Exercise directions:
Return the records below verbatim, from their start through the line that contains "265L96 255H86L74 268H69L59", and leave the pictures out of your answer.

----------------

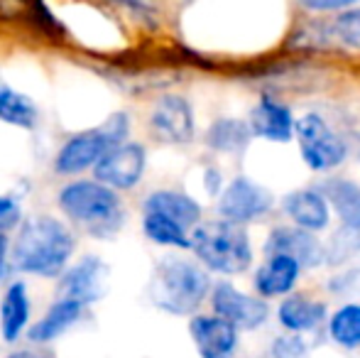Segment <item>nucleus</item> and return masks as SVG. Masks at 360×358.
<instances>
[{
	"mask_svg": "<svg viewBox=\"0 0 360 358\" xmlns=\"http://www.w3.org/2000/svg\"><path fill=\"white\" fill-rule=\"evenodd\" d=\"M108 265L96 255H86L74 268H69L59 282V300H69L86 307L91 302H98L108 290Z\"/></svg>",
	"mask_w": 360,
	"mask_h": 358,
	"instance_id": "7",
	"label": "nucleus"
},
{
	"mask_svg": "<svg viewBox=\"0 0 360 358\" xmlns=\"http://www.w3.org/2000/svg\"><path fill=\"white\" fill-rule=\"evenodd\" d=\"M5 270H8V238L0 234V280L5 277Z\"/></svg>",
	"mask_w": 360,
	"mask_h": 358,
	"instance_id": "34",
	"label": "nucleus"
},
{
	"mask_svg": "<svg viewBox=\"0 0 360 358\" xmlns=\"http://www.w3.org/2000/svg\"><path fill=\"white\" fill-rule=\"evenodd\" d=\"M191 248L206 268L236 275L250 268L252 248L245 229L231 221H206L191 234Z\"/></svg>",
	"mask_w": 360,
	"mask_h": 358,
	"instance_id": "4",
	"label": "nucleus"
},
{
	"mask_svg": "<svg viewBox=\"0 0 360 358\" xmlns=\"http://www.w3.org/2000/svg\"><path fill=\"white\" fill-rule=\"evenodd\" d=\"M285 211L304 231H321L328 226V201L319 191H292L285 199Z\"/></svg>",
	"mask_w": 360,
	"mask_h": 358,
	"instance_id": "17",
	"label": "nucleus"
},
{
	"mask_svg": "<svg viewBox=\"0 0 360 358\" xmlns=\"http://www.w3.org/2000/svg\"><path fill=\"white\" fill-rule=\"evenodd\" d=\"M328 334L336 344L346 349L360 346V305H346L331 317L328 321Z\"/></svg>",
	"mask_w": 360,
	"mask_h": 358,
	"instance_id": "25",
	"label": "nucleus"
},
{
	"mask_svg": "<svg viewBox=\"0 0 360 358\" xmlns=\"http://www.w3.org/2000/svg\"><path fill=\"white\" fill-rule=\"evenodd\" d=\"M30 321V297L25 282H13L8 285L0 302V331L3 339L8 344L18 341V336L22 334V329Z\"/></svg>",
	"mask_w": 360,
	"mask_h": 358,
	"instance_id": "18",
	"label": "nucleus"
},
{
	"mask_svg": "<svg viewBox=\"0 0 360 358\" xmlns=\"http://www.w3.org/2000/svg\"><path fill=\"white\" fill-rule=\"evenodd\" d=\"M299 272H302V265L297 260L287 258V255H267L265 265L255 275V287L262 297L287 295L297 285Z\"/></svg>",
	"mask_w": 360,
	"mask_h": 358,
	"instance_id": "16",
	"label": "nucleus"
},
{
	"mask_svg": "<svg viewBox=\"0 0 360 358\" xmlns=\"http://www.w3.org/2000/svg\"><path fill=\"white\" fill-rule=\"evenodd\" d=\"M211 302H214L216 317L231 321L236 329H257L267 319V305L260 297L243 295L228 282H218Z\"/></svg>",
	"mask_w": 360,
	"mask_h": 358,
	"instance_id": "10",
	"label": "nucleus"
},
{
	"mask_svg": "<svg viewBox=\"0 0 360 358\" xmlns=\"http://www.w3.org/2000/svg\"><path fill=\"white\" fill-rule=\"evenodd\" d=\"M189 331L201 358H228L236 351L238 329L221 317H194Z\"/></svg>",
	"mask_w": 360,
	"mask_h": 358,
	"instance_id": "13",
	"label": "nucleus"
},
{
	"mask_svg": "<svg viewBox=\"0 0 360 358\" xmlns=\"http://www.w3.org/2000/svg\"><path fill=\"white\" fill-rule=\"evenodd\" d=\"M25 13H27L30 23H32L42 34H47V37L59 39V37H64V34H67V32H64V27H62V23L57 20V15H54L47 5L30 3L27 8H25Z\"/></svg>",
	"mask_w": 360,
	"mask_h": 358,
	"instance_id": "27",
	"label": "nucleus"
},
{
	"mask_svg": "<svg viewBox=\"0 0 360 358\" xmlns=\"http://www.w3.org/2000/svg\"><path fill=\"white\" fill-rule=\"evenodd\" d=\"M272 358H309V349L299 334H287L272 341Z\"/></svg>",
	"mask_w": 360,
	"mask_h": 358,
	"instance_id": "29",
	"label": "nucleus"
},
{
	"mask_svg": "<svg viewBox=\"0 0 360 358\" xmlns=\"http://www.w3.org/2000/svg\"><path fill=\"white\" fill-rule=\"evenodd\" d=\"M206 270L184 258H165L157 263L150 280V300L169 314H191L209 295Z\"/></svg>",
	"mask_w": 360,
	"mask_h": 358,
	"instance_id": "3",
	"label": "nucleus"
},
{
	"mask_svg": "<svg viewBox=\"0 0 360 358\" xmlns=\"http://www.w3.org/2000/svg\"><path fill=\"white\" fill-rule=\"evenodd\" d=\"M319 194L336 209L343 226L358 229L360 226V186L351 179H326L319 189Z\"/></svg>",
	"mask_w": 360,
	"mask_h": 358,
	"instance_id": "20",
	"label": "nucleus"
},
{
	"mask_svg": "<svg viewBox=\"0 0 360 358\" xmlns=\"http://www.w3.org/2000/svg\"><path fill=\"white\" fill-rule=\"evenodd\" d=\"M311 10H351V0H311V3H304Z\"/></svg>",
	"mask_w": 360,
	"mask_h": 358,
	"instance_id": "32",
	"label": "nucleus"
},
{
	"mask_svg": "<svg viewBox=\"0 0 360 358\" xmlns=\"http://www.w3.org/2000/svg\"><path fill=\"white\" fill-rule=\"evenodd\" d=\"M250 123H243L238 118H218L206 133V143L218 153H238L250 143Z\"/></svg>",
	"mask_w": 360,
	"mask_h": 358,
	"instance_id": "22",
	"label": "nucleus"
},
{
	"mask_svg": "<svg viewBox=\"0 0 360 358\" xmlns=\"http://www.w3.org/2000/svg\"><path fill=\"white\" fill-rule=\"evenodd\" d=\"M81 312H84V307L76 305V302L57 300L44 312L42 319L30 329V341H34V344H49V341H54L69 326H74L81 319Z\"/></svg>",
	"mask_w": 360,
	"mask_h": 358,
	"instance_id": "19",
	"label": "nucleus"
},
{
	"mask_svg": "<svg viewBox=\"0 0 360 358\" xmlns=\"http://www.w3.org/2000/svg\"><path fill=\"white\" fill-rule=\"evenodd\" d=\"M8 358H37V356L27 354V351H20V354H13V356H8Z\"/></svg>",
	"mask_w": 360,
	"mask_h": 358,
	"instance_id": "35",
	"label": "nucleus"
},
{
	"mask_svg": "<svg viewBox=\"0 0 360 358\" xmlns=\"http://www.w3.org/2000/svg\"><path fill=\"white\" fill-rule=\"evenodd\" d=\"M150 125L165 143H189L194 138V110L181 96H162L152 110Z\"/></svg>",
	"mask_w": 360,
	"mask_h": 358,
	"instance_id": "11",
	"label": "nucleus"
},
{
	"mask_svg": "<svg viewBox=\"0 0 360 358\" xmlns=\"http://www.w3.org/2000/svg\"><path fill=\"white\" fill-rule=\"evenodd\" d=\"M333 27H336V34L343 42L360 49V8H351L341 13Z\"/></svg>",
	"mask_w": 360,
	"mask_h": 358,
	"instance_id": "28",
	"label": "nucleus"
},
{
	"mask_svg": "<svg viewBox=\"0 0 360 358\" xmlns=\"http://www.w3.org/2000/svg\"><path fill=\"white\" fill-rule=\"evenodd\" d=\"M218 186H221V172L214 170V167H209V170H206V189H209L211 194H216Z\"/></svg>",
	"mask_w": 360,
	"mask_h": 358,
	"instance_id": "33",
	"label": "nucleus"
},
{
	"mask_svg": "<svg viewBox=\"0 0 360 358\" xmlns=\"http://www.w3.org/2000/svg\"><path fill=\"white\" fill-rule=\"evenodd\" d=\"M59 206L74 224H79L81 229L89 231L96 238L115 236L125 219L120 196L110 186L101 184L96 179L69 181L59 191Z\"/></svg>",
	"mask_w": 360,
	"mask_h": 358,
	"instance_id": "2",
	"label": "nucleus"
},
{
	"mask_svg": "<svg viewBox=\"0 0 360 358\" xmlns=\"http://www.w3.org/2000/svg\"><path fill=\"white\" fill-rule=\"evenodd\" d=\"M267 255H287V258L297 260L302 268H316L326 260V248L319 243L316 236L311 231L292 229V226H280L270 234L265 245Z\"/></svg>",
	"mask_w": 360,
	"mask_h": 358,
	"instance_id": "12",
	"label": "nucleus"
},
{
	"mask_svg": "<svg viewBox=\"0 0 360 358\" xmlns=\"http://www.w3.org/2000/svg\"><path fill=\"white\" fill-rule=\"evenodd\" d=\"M294 135L299 140V150H302L304 162L311 170H316V172H326V170L338 167L348 155L346 143L316 113L302 115L297 120Z\"/></svg>",
	"mask_w": 360,
	"mask_h": 358,
	"instance_id": "6",
	"label": "nucleus"
},
{
	"mask_svg": "<svg viewBox=\"0 0 360 358\" xmlns=\"http://www.w3.org/2000/svg\"><path fill=\"white\" fill-rule=\"evenodd\" d=\"M331 287H333V290H348V292L360 290V265H358V268H353V270H348L346 275L336 277V280L331 282Z\"/></svg>",
	"mask_w": 360,
	"mask_h": 358,
	"instance_id": "31",
	"label": "nucleus"
},
{
	"mask_svg": "<svg viewBox=\"0 0 360 358\" xmlns=\"http://www.w3.org/2000/svg\"><path fill=\"white\" fill-rule=\"evenodd\" d=\"M145 236L160 245H172V248H191V236H186V229L176 221L167 219L160 214H145L143 219Z\"/></svg>",
	"mask_w": 360,
	"mask_h": 358,
	"instance_id": "24",
	"label": "nucleus"
},
{
	"mask_svg": "<svg viewBox=\"0 0 360 358\" xmlns=\"http://www.w3.org/2000/svg\"><path fill=\"white\" fill-rule=\"evenodd\" d=\"M130 133V120L125 113H113L101 123L98 128L84 130L72 135L67 143L59 148L54 158V170L59 174H79L89 167H96L110 150L125 143Z\"/></svg>",
	"mask_w": 360,
	"mask_h": 358,
	"instance_id": "5",
	"label": "nucleus"
},
{
	"mask_svg": "<svg viewBox=\"0 0 360 358\" xmlns=\"http://www.w3.org/2000/svg\"><path fill=\"white\" fill-rule=\"evenodd\" d=\"M74 234L59 219L49 214L30 216L18 231L13 245L15 270L32 272L39 277H57L67 272V263L74 255Z\"/></svg>",
	"mask_w": 360,
	"mask_h": 358,
	"instance_id": "1",
	"label": "nucleus"
},
{
	"mask_svg": "<svg viewBox=\"0 0 360 358\" xmlns=\"http://www.w3.org/2000/svg\"><path fill=\"white\" fill-rule=\"evenodd\" d=\"M297 120L292 118L287 106L277 103L275 98L265 96L260 98V103L250 110V130L252 135H260L272 143H287L294 135Z\"/></svg>",
	"mask_w": 360,
	"mask_h": 358,
	"instance_id": "14",
	"label": "nucleus"
},
{
	"mask_svg": "<svg viewBox=\"0 0 360 358\" xmlns=\"http://www.w3.org/2000/svg\"><path fill=\"white\" fill-rule=\"evenodd\" d=\"M275 199L265 186L255 184L248 177H238L226 186L218 201V211H221L223 221L231 224H248V221L257 219V216L267 214L272 209Z\"/></svg>",
	"mask_w": 360,
	"mask_h": 358,
	"instance_id": "8",
	"label": "nucleus"
},
{
	"mask_svg": "<svg viewBox=\"0 0 360 358\" xmlns=\"http://www.w3.org/2000/svg\"><path fill=\"white\" fill-rule=\"evenodd\" d=\"M20 216H22V211H20L18 199L8 194L0 196V234H8L10 229H15L20 224Z\"/></svg>",
	"mask_w": 360,
	"mask_h": 358,
	"instance_id": "30",
	"label": "nucleus"
},
{
	"mask_svg": "<svg viewBox=\"0 0 360 358\" xmlns=\"http://www.w3.org/2000/svg\"><path fill=\"white\" fill-rule=\"evenodd\" d=\"M360 253V226L358 229H348L343 226L336 231L331 243L326 245V260L328 263H341V260L351 258V255Z\"/></svg>",
	"mask_w": 360,
	"mask_h": 358,
	"instance_id": "26",
	"label": "nucleus"
},
{
	"mask_svg": "<svg viewBox=\"0 0 360 358\" xmlns=\"http://www.w3.org/2000/svg\"><path fill=\"white\" fill-rule=\"evenodd\" d=\"M0 120L18 128H32L37 123V106L25 94L8 87L3 79H0Z\"/></svg>",
	"mask_w": 360,
	"mask_h": 358,
	"instance_id": "23",
	"label": "nucleus"
},
{
	"mask_svg": "<svg viewBox=\"0 0 360 358\" xmlns=\"http://www.w3.org/2000/svg\"><path fill=\"white\" fill-rule=\"evenodd\" d=\"M145 172V148L138 143H123L110 150L94 167L96 181L110 189H133Z\"/></svg>",
	"mask_w": 360,
	"mask_h": 358,
	"instance_id": "9",
	"label": "nucleus"
},
{
	"mask_svg": "<svg viewBox=\"0 0 360 358\" xmlns=\"http://www.w3.org/2000/svg\"><path fill=\"white\" fill-rule=\"evenodd\" d=\"M277 317L285 329L299 334V331L316 329L326 317V307L316 300H307V297H287L280 305Z\"/></svg>",
	"mask_w": 360,
	"mask_h": 358,
	"instance_id": "21",
	"label": "nucleus"
},
{
	"mask_svg": "<svg viewBox=\"0 0 360 358\" xmlns=\"http://www.w3.org/2000/svg\"><path fill=\"white\" fill-rule=\"evenodd\" d=\"M143 209H145V214L167 216V219L184 226V229L199 226V219H201V206L196 204L191 196L181 194V191H172V189L152 191V194L145 199Z\"/></svg>",
	"mask_w": 360,
	"mask_h": 358,
	"instance_id": "15",
	"label": "nucleus"
}]
</instances>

----------------

Exercise result:
Segment <item>nucleus</item> and return masks as SVG. Masks at 360×358.
<instances>
[{
	"mask_svg": "<svg viewBox=\"0 0 360 358\" xmlns=\"http://www.w3.org/2000/svg\"><path fill=\"white\" fill-rule=\"evenodd\" d=\"M108 265L96 255H86L74 268H69L59 282V300H69L86 307L91 302H98L108 290Z\"/></svg>",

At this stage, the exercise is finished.